Director: Christine JeffsAnother year, another indie film with its dysfunctional family wearing t-shirts that say "Look at me, I'm quirky!" But Rose (Adams) and Norah (Blunt) Lorkowski are about to cover up their funky, offbeat t-shirts with biohazard suits. Biohazard suits? Whoah, how funky and offbeat. What's next? A grandfather played by Alan Arkin? Oh look, a grandfather. And he's played by Alan Arkin. So goes the life of crime scene clean-up, apparently.
Cast: Amy Adams, Emily Blunt, Alan Arkin, Clifton Collins Jr
Trundling between corpses and cleaning shops, the Lorkowski sisters are two of a kind - the stereotypical kind. Rose is bright and cheery, but secretly soured by self-loathing. Norah is racoon-eyed and wayward, content with rolling her eyes while Rose smiles at everyone. As they stroll diwb the script's predictable paths, the relationship between the two is all down to the leads; you'd be hard pressed to find anyone more sincere than Adams or Blunt, both of whom bring their best elements to the chemistry that sparks on-screen.

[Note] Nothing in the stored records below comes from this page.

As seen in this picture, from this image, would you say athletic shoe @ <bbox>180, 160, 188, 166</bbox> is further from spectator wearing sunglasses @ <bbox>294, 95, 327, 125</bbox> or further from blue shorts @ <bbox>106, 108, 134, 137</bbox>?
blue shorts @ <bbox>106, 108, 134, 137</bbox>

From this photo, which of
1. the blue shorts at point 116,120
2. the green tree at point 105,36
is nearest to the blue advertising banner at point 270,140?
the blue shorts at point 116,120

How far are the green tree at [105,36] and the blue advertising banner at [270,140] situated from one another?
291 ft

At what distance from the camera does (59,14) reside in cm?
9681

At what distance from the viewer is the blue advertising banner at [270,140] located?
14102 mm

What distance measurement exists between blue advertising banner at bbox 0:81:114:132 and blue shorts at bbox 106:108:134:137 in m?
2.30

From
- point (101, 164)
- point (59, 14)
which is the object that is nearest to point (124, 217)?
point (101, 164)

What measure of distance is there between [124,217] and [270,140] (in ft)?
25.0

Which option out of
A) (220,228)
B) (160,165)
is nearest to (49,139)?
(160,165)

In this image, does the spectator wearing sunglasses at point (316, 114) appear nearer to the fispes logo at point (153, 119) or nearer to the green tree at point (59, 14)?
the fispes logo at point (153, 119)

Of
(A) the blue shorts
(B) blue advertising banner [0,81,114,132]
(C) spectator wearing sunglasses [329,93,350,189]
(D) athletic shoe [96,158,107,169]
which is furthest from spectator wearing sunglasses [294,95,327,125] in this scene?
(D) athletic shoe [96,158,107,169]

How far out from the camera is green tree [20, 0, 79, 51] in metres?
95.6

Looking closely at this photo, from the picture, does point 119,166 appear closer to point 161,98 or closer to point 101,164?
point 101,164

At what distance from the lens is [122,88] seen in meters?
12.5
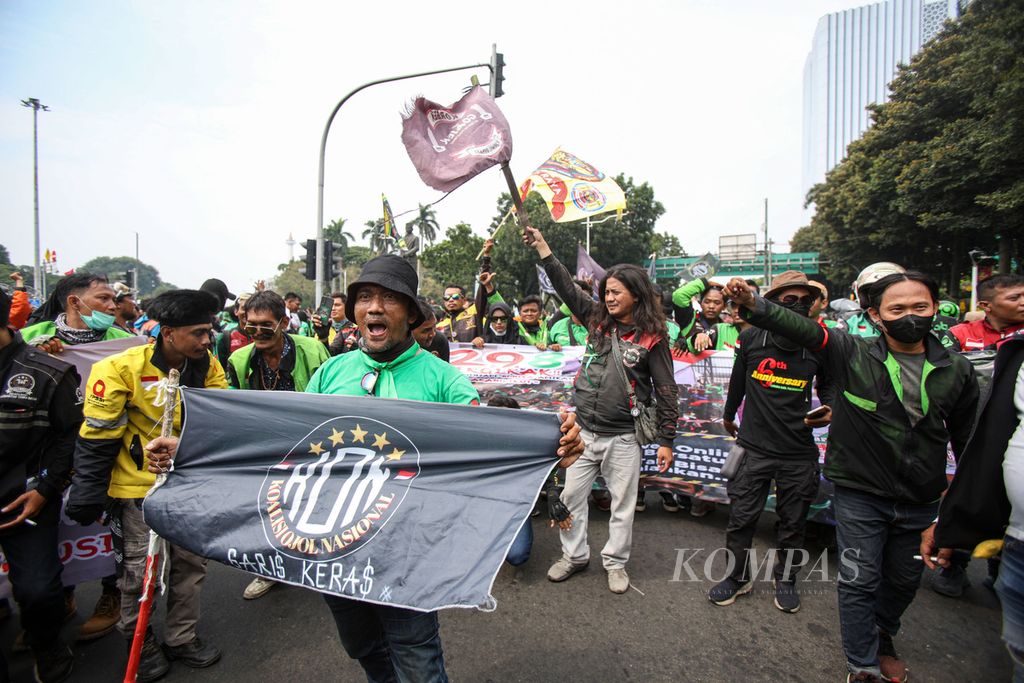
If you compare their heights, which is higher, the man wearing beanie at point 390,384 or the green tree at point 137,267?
the green tree at point 137,267

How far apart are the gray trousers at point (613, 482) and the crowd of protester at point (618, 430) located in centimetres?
1

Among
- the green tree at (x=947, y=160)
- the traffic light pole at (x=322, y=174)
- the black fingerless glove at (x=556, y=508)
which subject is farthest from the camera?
the green tree at (x=947, y=160)

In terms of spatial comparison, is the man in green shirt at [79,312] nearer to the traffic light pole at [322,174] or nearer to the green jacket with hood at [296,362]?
the green jacket with hood at [296,362]

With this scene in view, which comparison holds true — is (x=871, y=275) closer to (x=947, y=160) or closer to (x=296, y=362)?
(x=296, y=362)

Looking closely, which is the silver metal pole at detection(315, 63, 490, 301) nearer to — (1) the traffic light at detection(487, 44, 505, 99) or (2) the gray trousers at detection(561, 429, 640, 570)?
(1) the traffic light at detection(487, 44, 505, 99)

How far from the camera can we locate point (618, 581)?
12.0ft

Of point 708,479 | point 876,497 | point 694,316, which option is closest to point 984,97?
point 694,316

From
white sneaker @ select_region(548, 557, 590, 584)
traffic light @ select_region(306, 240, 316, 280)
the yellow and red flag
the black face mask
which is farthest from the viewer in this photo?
traffic light @ select_region(306, 240, 316, 280)

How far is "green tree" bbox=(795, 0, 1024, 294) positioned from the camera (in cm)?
1578

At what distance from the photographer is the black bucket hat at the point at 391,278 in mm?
2027

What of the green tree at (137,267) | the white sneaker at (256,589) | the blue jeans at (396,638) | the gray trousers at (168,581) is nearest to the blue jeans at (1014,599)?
the blue jeans at (396,638)

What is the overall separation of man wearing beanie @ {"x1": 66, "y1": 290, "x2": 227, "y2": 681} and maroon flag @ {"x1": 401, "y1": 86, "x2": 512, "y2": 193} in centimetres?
166

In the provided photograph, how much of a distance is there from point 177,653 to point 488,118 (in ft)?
12.1

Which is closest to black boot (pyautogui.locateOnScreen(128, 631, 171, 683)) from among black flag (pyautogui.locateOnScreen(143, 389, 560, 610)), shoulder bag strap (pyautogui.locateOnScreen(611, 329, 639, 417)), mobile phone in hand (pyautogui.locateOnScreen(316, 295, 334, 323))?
black flag (pyautogui.locateOnScreen(143, 389, 560, 610))
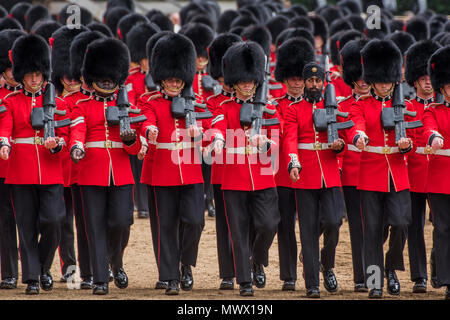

Alan Arkin is less impressive, rehashing his role from Little Miss Sunshine - a film the producers clearly want to remake. A shame, really, given that the Oscar-contender wasn't really that incredible in the first place. While the obvious bits fall flat, it's the subtler areas that seem to work: Clifton Collins Jr brings a creepy charm to his one-armed model-making salesman, a random suitor for Rose, and 24's Chloe (Mary Lynn Rajskub) turns up as an even stranger love interest for Norah. Nice acting, shame about the story.
Still, even with its trademark turns and laboured life-lessons, Sunshine Cleaning somehow sneaks in and steals your sympathy. It's amiable stuff, but not the classic it wants to be.
A mainstream indie with a commercial agenda, Sunshine Cleaning comes through with its cast. The screenplay's sickly; they're somewhat engaging.